After the Wildlife Protection Act 1972 was promulgated in India, hunting became totally illegal in India and the Mogiyas traditional skills became “illegal activities”. No attempts were made by the state to train them in new skills and rehabilitate them. As a result they are right now the most deadly poachers of Central India.
Around Ranthambhore, a large number of villages still employ the Mogiyas as protectors of their crops from raids by wild animals. The Mogiyas are paid a small fee for doing this but more importantly the villagers give the Mogiyas protection from being arrested by the authorities. They usually build a small temporary hutment of wood and thatch near the village at a vantage point – from where they can keep a look out for wild game and the local authorities that come to raid them.
Mogiyas, mostly, supplement their incomes by killing and supplying bush meat to the local people. Some of them also kill tigers, leopards and bears – when the time is right. The time is right when there is a demand for skins and bones of these predators and when the policing by the Forest department is lax. When Mr.

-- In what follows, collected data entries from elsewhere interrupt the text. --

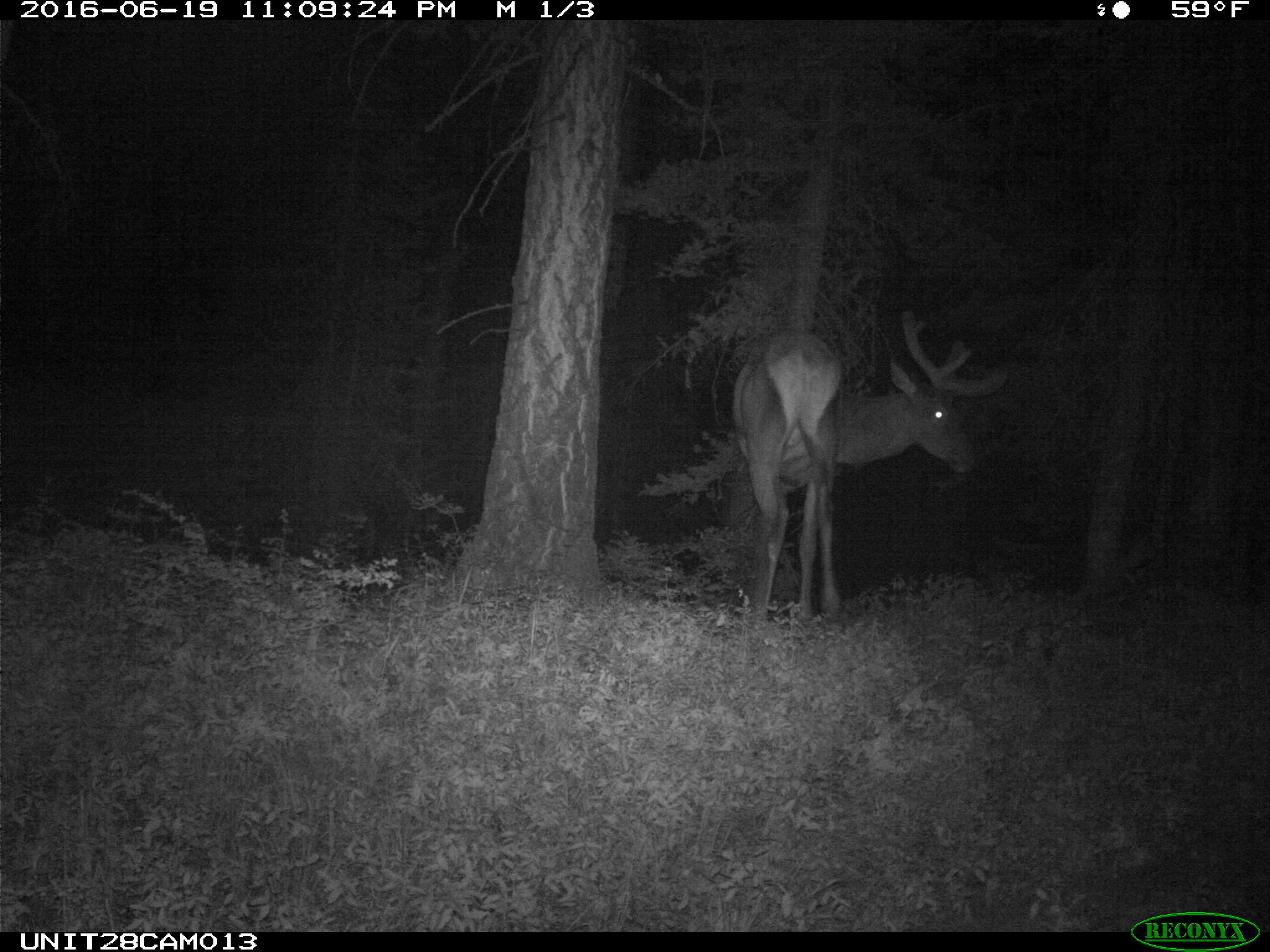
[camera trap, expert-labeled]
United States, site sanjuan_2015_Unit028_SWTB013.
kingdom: Animalia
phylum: Chordata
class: Mammalia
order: Artiodactyla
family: Cervidae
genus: Cervus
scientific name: Cervus elaphus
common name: red deer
Cervus elaphus (red deer).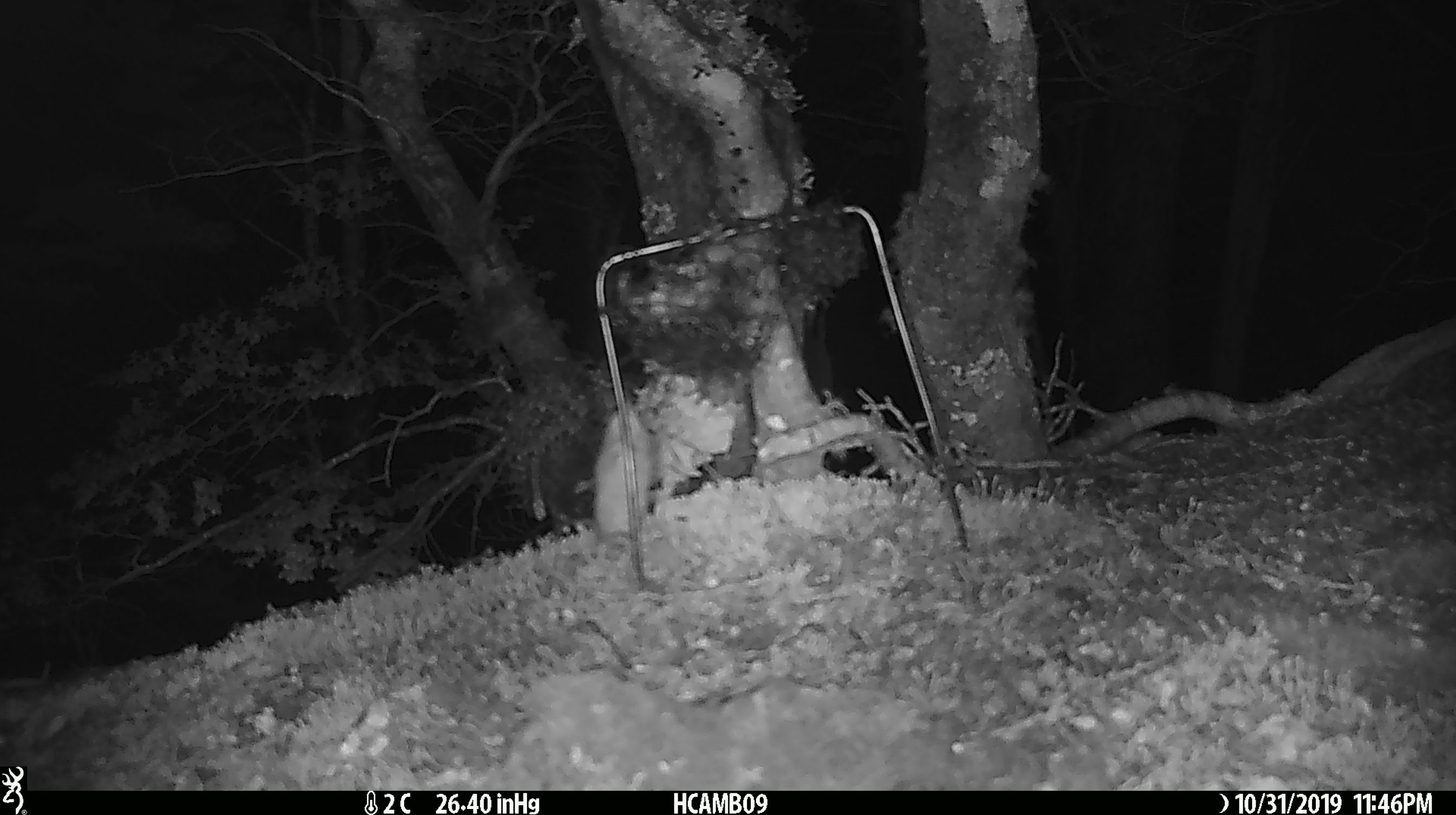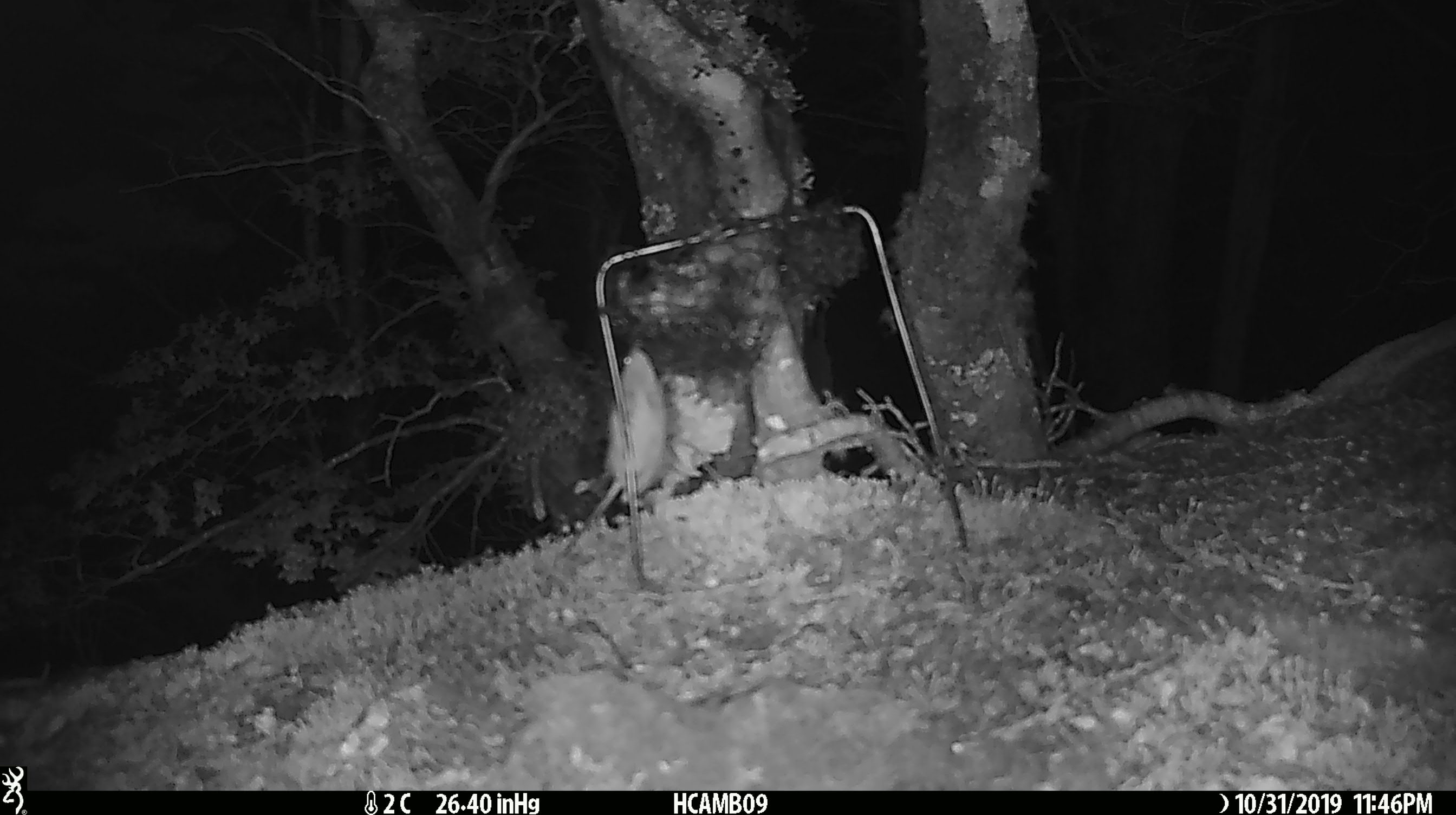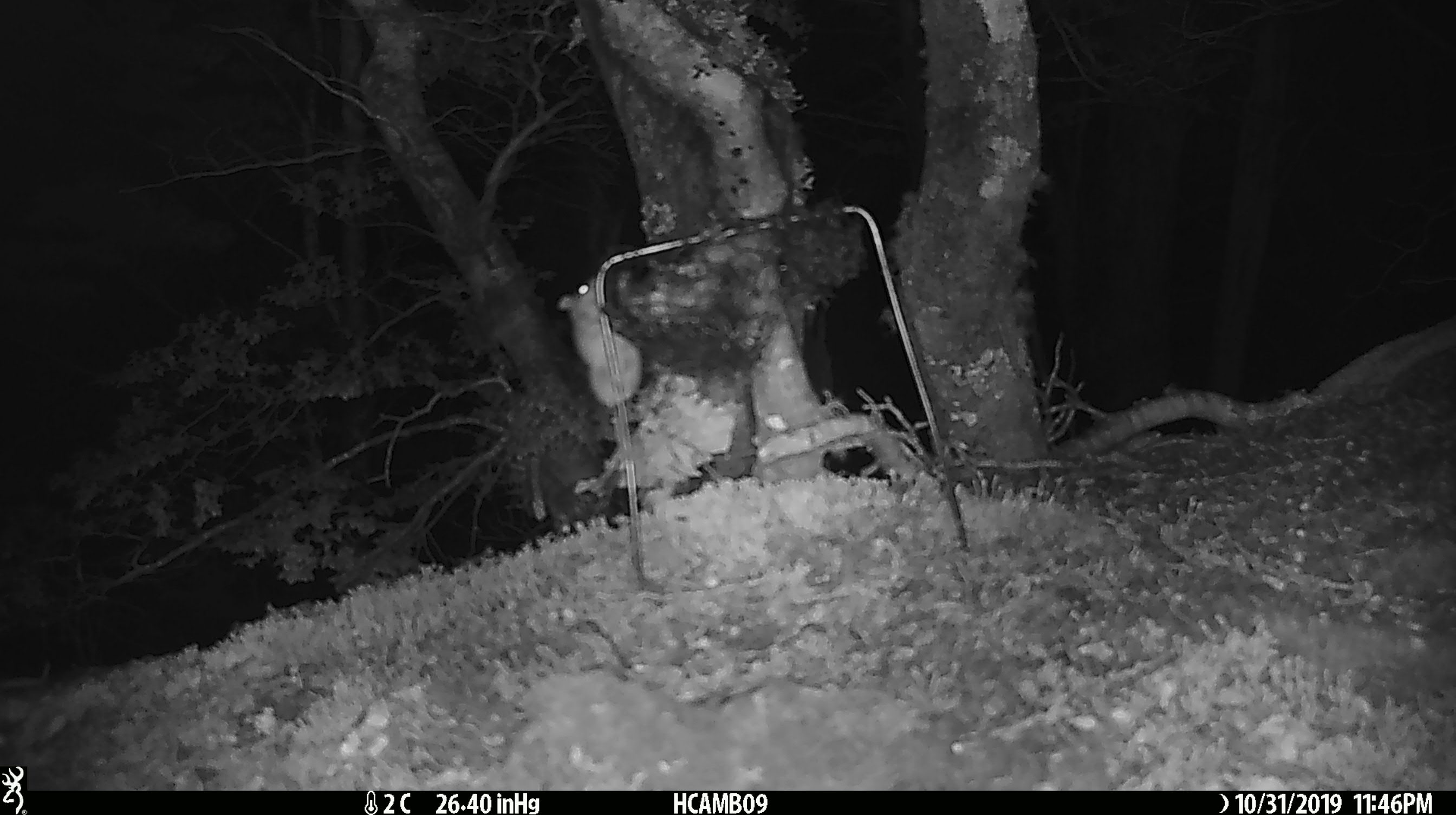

G.V. Reddy left as the Field Director of Ranthambhore, at the end of 2002, the time was right.
Even when Mr. Reddy was here there was some bit of hunting going on in and around Ranthambhore. But the Forest department was very active at that time and the general impression on the ground was that it is very risky to kill big game around Ranthambhore. The chances of getting caught and prosecuted were very high. Even them a few people were killing animals but there were no reports of large scale poaching by organized gangs. It is extremely difficult to totally stop all forms of poaching because of the lie of the land and with the meager resources that are there at the disposal of the forest department. At that time most of the “organized poachers” had migrated away from here for easier pastures. When Reddy left – the time was right for the bad guys.
The man in the above picture is Rajmal Mogiya, who is currently in jail for killing three tigers in Ranthambhore. He was arrested by Dharmendra Khandal and Vakil Mohammed – the two super hero activists of Tiger Watch. The three of us – Dharmendra, Vakil and I had earlier (in end of January 2005) arrested him for killing a sambar deer. We are also trying to wean his family away from poaching, by finding altrenative sources of income for them. In this we are being helped by Kids for Tigers , Delhi. The girl in the picture below is his grand daughter.